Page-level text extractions
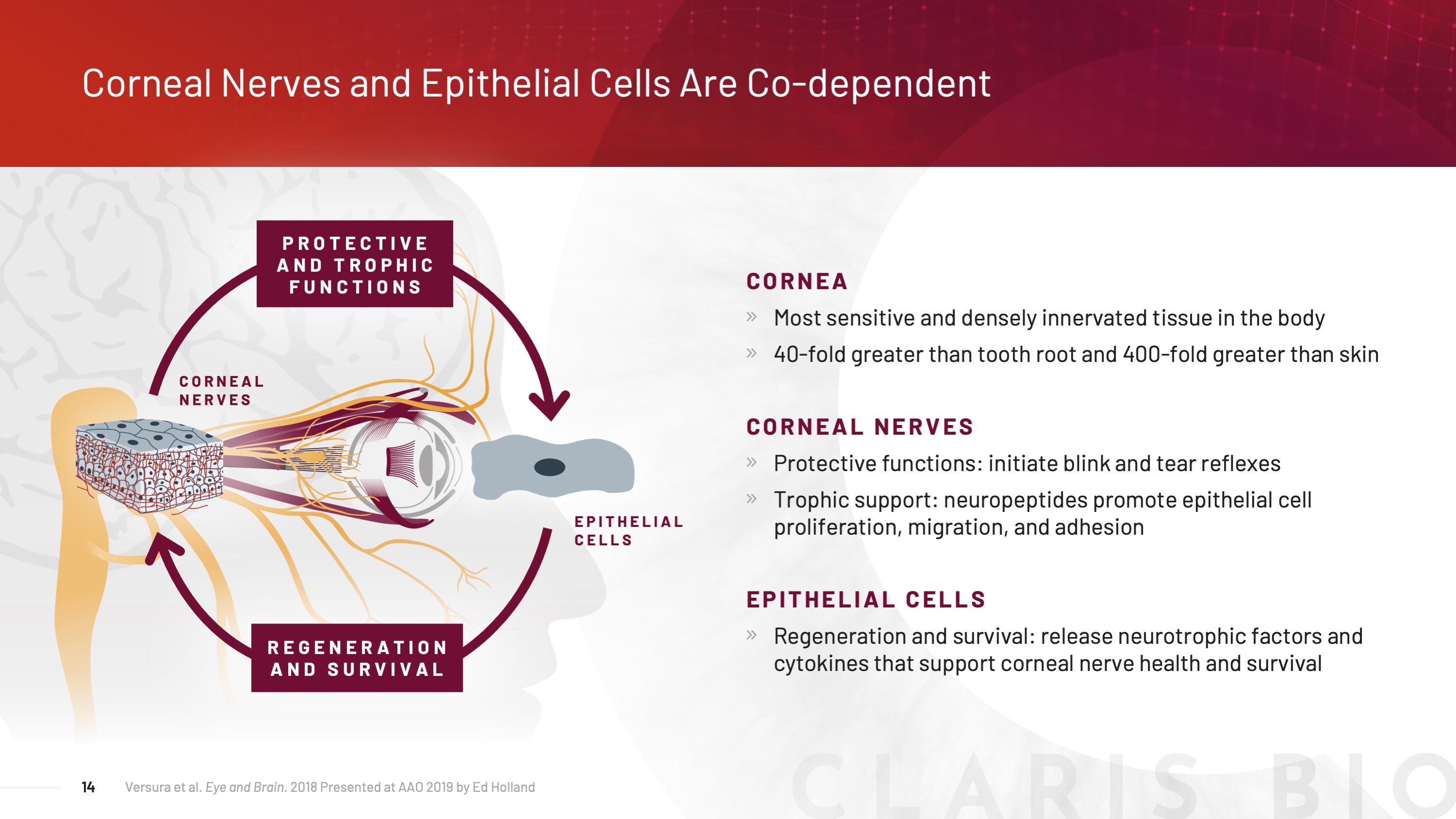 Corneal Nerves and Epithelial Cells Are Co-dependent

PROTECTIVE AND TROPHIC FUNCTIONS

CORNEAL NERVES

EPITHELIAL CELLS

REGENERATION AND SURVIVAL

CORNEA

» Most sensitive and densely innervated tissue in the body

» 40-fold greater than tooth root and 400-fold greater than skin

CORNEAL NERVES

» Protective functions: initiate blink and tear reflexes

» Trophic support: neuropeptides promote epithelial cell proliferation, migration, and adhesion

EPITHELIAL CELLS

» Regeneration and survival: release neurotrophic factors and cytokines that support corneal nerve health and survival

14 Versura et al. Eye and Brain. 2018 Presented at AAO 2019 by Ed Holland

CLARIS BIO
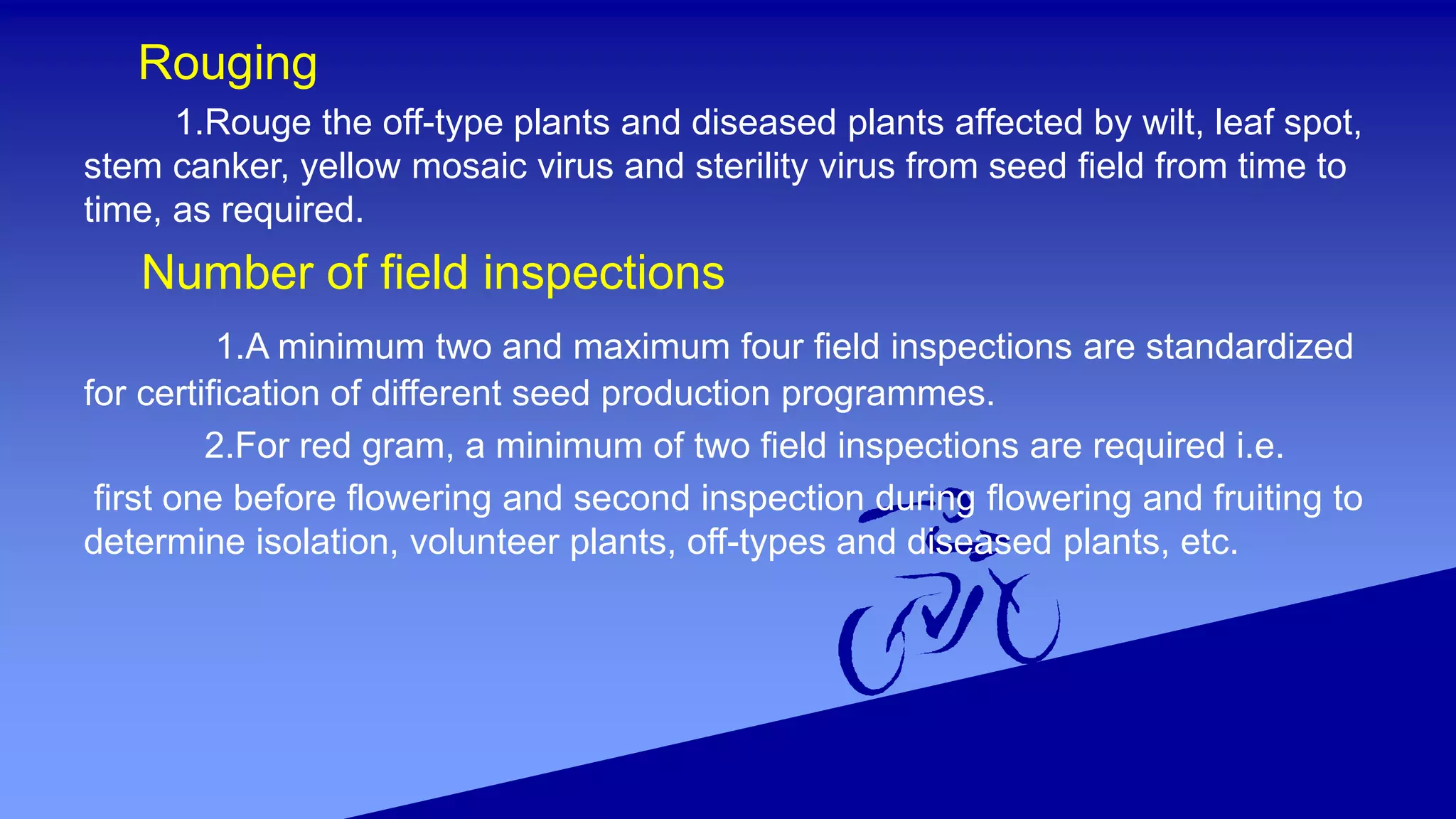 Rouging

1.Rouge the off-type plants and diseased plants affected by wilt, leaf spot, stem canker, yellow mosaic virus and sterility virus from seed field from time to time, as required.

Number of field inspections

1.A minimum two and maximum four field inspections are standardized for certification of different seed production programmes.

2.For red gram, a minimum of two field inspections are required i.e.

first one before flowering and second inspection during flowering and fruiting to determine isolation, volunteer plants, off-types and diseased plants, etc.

**AIM OF THE EXERCISE:**
Leave out the pictures and return every record word for word.

**ANSWER FOR THE TASK:**
 Corneal Nerves and Epithelial Cells Are Co-dependent

PROTECTIVE AND TROPHIC FUNCTIONS

CORNEAL NERVES

EPITHELIAL CELLS

REGENERATION AND SURVIVAL

CORNEA

» Most sensitive and densely innervated tissue in the body

» 40-fold greater than tooth root and 400-fold greater than skin

CORNEAL NERVES

» Protective functions: initiate blink and tear reflexes

» Trophic support: neuropeptides promote epithelial cell proliferation, migration, and adhesion

EPITHELIAL CELLS

» Regeneration and survival: release neurotrophic factors and cytokines that support corneal nerve health and survival

14 Versura et al. Eye and Brain. 2018 Presented at AAO 2019 by Ed Holland

CLARIS BIO
 Rouging

1.Rouge the off-type plants and diseased plants affected by wilt, leaf spot, stem canker, yellow mosaic virus and sterility virus from seed field from time to time, as required.

Number of field inspections

1.A minimum two and maximum four field inspections are standardized for certification of different seed production programmes.

2.For red gram, a minimum of two field inspections are required i.e.

first one before flowering and second inspection during flowering and fruiting to determine isolation, volunteer plants, off-types and diseased plants, etc.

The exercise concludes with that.